───── GIVEN TEXT

Analyzing A GO Malware
Hello Friends,
This post covers my analysis of a Linux-based Go malware sample. It used anti-VM evasion techniques, which made it harder for sandbox environments to detect. Reverse engineering this sample was really interesting, especially the C2 agent and data exfiltration parts, which operated in unexpected ways.
Overview
The sample analyzed was a multi-stage Go-based loader designed to fetch, decrypt, and execute multiple payloads. Its modular structure allowed each stage to handle a specific responsibility, gradually building toward full system compromise and data exfiltration.
Stage 1 – Initial Loader
The first stage downloads two components:accessandinter_ddns. The access binary is responsible for decrypting inter_ddns, enabling the next execution phase.Stage 2 – Core Loader (inter_ddns)
Once decrypted, inter_ddns operates as the core loader. It retrieves four additional binaries —access2,server2,access3, anddrive— and executes them sequentially.Stage 3 – Command & Control
The server2 binary establishes communication with the Command-and-Control (C2) server, enabling remote access control.Stage 4 – Data Exfiltration
The drive binary is responsible for exfiltrating files to Google Cloud Platform (GCP), completing the attack chain.
Why Go is a Popular Choice for Threat Actors
So, why are threat actors turning to Go? The answer is simple and lies in some of the language's core features:
Static Linking: Go binaries are statically linked by default, which means they include all necessary dependencies. This makes the malware highly portable, as it can be run on any system without worrying about missing libraries. This also often results in a larger binary size, which can help it evade some signature-based detection systems.
Native Cross-Compiling: Go's built-in support for cross-compilation is a huge advantage. A developer can write a single codebase and easily compile it for different operating systems (like Windows, macOS, and Linux) and architectures.
Ease of Use: Compared to languages like C or C++, Go is relatively easier to code.
With the help of AI it is even easier to write custom malware and C2 infrastructures using go lang.
Note
There are many resources available for detailed information on Go Lang binary internals, which you can check out here :-
Golang Reverse Engineering Tips - Travis Mathison
Go Internals and Symbol Recovery - Google Threat Intelligence
Including all those topics would make this blog too long, so feel free to explore them separately.

──────────
───── EXTRACTED MATERIAL

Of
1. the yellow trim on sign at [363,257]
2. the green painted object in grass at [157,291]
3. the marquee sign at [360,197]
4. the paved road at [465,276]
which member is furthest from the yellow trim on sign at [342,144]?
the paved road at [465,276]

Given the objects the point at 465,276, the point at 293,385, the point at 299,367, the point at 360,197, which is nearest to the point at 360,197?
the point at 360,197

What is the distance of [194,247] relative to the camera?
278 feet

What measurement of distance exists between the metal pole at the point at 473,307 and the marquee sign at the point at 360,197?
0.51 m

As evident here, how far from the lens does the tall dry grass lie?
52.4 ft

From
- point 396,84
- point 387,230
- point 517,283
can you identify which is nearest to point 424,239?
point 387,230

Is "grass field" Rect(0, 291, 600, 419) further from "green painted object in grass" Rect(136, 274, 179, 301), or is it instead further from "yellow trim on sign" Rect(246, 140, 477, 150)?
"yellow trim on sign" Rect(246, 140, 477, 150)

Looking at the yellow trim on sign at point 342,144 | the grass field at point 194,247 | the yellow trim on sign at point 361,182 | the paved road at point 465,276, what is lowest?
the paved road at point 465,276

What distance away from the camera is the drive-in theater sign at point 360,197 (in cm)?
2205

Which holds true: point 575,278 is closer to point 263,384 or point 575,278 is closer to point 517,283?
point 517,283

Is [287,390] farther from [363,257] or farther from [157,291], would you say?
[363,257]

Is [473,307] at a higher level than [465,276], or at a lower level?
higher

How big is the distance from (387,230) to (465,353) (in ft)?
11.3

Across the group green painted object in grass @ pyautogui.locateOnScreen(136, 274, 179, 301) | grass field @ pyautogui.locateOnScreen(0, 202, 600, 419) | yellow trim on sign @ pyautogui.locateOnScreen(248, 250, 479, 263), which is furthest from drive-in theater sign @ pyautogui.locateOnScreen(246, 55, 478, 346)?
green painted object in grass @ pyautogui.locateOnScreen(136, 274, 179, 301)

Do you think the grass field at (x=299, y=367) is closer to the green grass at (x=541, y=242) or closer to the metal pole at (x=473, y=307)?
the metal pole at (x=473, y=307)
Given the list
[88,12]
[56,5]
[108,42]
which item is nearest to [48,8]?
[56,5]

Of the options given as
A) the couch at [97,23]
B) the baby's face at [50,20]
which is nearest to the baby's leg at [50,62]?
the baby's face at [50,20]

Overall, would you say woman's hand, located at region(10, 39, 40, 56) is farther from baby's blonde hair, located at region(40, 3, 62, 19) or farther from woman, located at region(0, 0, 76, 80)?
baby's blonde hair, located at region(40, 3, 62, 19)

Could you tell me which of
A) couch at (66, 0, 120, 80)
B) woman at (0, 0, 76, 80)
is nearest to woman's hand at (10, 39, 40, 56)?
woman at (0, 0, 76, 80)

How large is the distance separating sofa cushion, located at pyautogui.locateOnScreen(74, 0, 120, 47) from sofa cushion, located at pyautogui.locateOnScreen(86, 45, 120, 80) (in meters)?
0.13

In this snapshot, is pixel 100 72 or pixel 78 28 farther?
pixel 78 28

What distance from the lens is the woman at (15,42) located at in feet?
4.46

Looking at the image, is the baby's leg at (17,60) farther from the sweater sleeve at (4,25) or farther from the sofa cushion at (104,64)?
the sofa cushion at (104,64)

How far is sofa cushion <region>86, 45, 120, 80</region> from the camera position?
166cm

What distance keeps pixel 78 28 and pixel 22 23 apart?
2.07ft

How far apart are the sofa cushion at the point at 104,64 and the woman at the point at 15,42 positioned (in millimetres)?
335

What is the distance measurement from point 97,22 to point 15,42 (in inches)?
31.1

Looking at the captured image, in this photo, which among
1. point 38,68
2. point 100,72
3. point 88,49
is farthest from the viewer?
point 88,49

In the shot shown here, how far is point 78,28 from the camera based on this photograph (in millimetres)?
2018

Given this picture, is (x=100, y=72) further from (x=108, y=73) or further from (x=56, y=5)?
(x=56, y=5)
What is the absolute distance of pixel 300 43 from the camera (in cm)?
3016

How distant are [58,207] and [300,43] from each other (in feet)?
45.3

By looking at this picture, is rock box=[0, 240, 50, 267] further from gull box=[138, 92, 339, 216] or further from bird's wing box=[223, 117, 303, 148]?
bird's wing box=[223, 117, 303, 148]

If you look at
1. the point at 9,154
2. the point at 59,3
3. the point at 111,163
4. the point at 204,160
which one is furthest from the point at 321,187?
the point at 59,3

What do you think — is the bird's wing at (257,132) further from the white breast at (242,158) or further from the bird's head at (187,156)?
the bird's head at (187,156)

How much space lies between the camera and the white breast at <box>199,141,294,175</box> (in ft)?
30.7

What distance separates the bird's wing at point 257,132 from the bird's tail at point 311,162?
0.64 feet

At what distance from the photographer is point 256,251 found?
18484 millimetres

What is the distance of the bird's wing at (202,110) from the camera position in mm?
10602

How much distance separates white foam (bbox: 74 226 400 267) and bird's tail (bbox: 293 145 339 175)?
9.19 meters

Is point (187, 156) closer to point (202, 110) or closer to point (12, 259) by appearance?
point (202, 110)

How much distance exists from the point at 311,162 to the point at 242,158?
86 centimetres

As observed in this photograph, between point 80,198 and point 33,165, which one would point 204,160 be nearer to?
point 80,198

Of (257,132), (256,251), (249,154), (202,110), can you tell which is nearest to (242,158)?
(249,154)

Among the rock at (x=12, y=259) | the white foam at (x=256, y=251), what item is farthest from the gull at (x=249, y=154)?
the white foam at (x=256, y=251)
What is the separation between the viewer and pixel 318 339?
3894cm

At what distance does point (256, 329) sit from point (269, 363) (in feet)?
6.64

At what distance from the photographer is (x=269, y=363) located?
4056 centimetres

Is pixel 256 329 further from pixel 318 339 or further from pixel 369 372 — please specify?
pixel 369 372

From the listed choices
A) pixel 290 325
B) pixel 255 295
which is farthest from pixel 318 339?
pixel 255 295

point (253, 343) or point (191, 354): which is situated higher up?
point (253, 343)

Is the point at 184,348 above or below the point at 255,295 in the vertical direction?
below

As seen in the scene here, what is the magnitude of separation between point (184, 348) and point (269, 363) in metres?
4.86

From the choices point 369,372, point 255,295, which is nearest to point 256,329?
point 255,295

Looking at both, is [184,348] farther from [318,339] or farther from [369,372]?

──────────

- REQUIRED ACTIONS -
• 1. Please reproduce the passage from the Go malware analysis post verbatim, starting at "Stage 1 – Initial" and ending at "Core Loader (inter_ddns)".
• 2. Answer these questions using the Go malware analysis post.
(a) What kind of evasion techniques did the sample use?
(b) Which binary exfiltrates files, and where does it send them?
(c) Why are Go binaries highly portable?

- THE ANSWERS -
• 1.
Stage 1 – Initial Loader
The first stage downloads two components:accessandinter_ddns. The access binary is responsible for decrypting inter_ddns, enabling the next execution phase.Stage 2 – Core Loader (inter_ddns)

• 2.
(a) Anti-VM evasion techniques.
(b) The drive binary sends them to Google Cloud Platform (GCP).
(c) They are statically linked by default, so they include all necessary dependencies.